Geben Sie den Auszug über das Querkraftmodell für Spannbetonträger von „Des Weiteren wird“ bis „vorgespannten Mehrfeldbrücke gezeigt.“ wortgetreu wieder.

Auszug:
+ + + +

Auf Grundlage dieser Datenbasis liegt das Hauptziel dieses Vorhabens in der
Weiterentwicklung des im Rahmen von VIF 2012 an der TU Wien hergeleiteten
Querkraftmodells, um. dieses für mehrfeldrige Spannbetonträgern mit geringer
Bügelbewehrung zu erweitern. Dabei ist zu klären, inwieweit sich die dort beschriebenen
Tragmechanismen (Querkrafttragfähigkeit der Druckzone bzw. des geneigten Druckgurt) bei
Einfeldsystemen auch im Stützbereich einstellen. Die bereits vorhandenen Querkraftmodelle
für die unterschiedlichen Zonen, welche von der sich einstellenden Rissbildung bestimmt
werden, werden dementsprechend modifiziert und weiterentwickelt.
Des Weiteren wird auf Basis stochastischer Untersuchungen und unter Zugrundelegung der
Restnutzungsdauer das deterministische Berechnungsmodell in ein Eurocode-konformes
semiprobabilistisches Nachweismodell übergeführt. Schlussendlich wird durch einen
Vergleich zum derzeitigen Normenstand das große Potential des weiterentwickelten
Berechnungsansatzes im Zuge einer statischen Nachrechnung einer bestehenden
vorgespannten Mehrfeldbrücke gezeigt.

+ + + +

Erfasste Informationen:
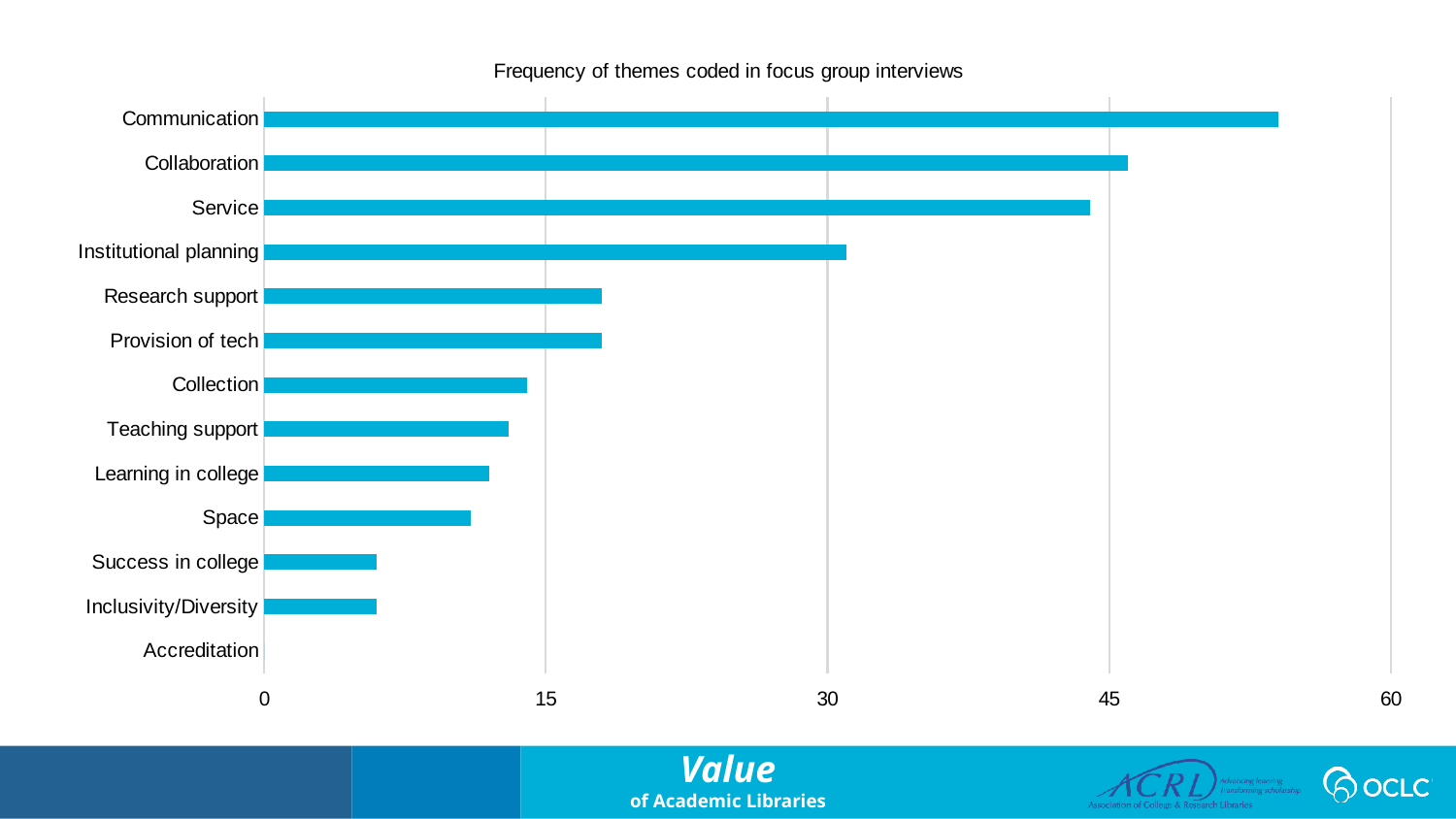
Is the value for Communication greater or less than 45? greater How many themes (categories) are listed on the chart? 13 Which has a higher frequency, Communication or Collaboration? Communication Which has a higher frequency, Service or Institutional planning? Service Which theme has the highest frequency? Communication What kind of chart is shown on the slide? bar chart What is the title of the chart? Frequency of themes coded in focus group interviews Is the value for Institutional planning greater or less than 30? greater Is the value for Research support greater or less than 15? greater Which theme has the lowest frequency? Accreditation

+ + + +

Erledigte Aufgabe:
Des Weiteren wird auf Basis stochastischer Untersuchungen und unter Zugrundelegung der
Restnutzungsdauer das deterministische Berechnungsmodell in ein Eurocode-konformes
semiprobabilistisches Nachweismodell übergeführt. Schlussendlich wird durch einen
Vergleich zum derzeitigen Normenstand das große Potential des weiterentwickelten
Berechnungsansatzes im Zuge einer statischen Nachrechnung einer bestehenden
vorgespannten Mehrfeldbrücke gezeigt.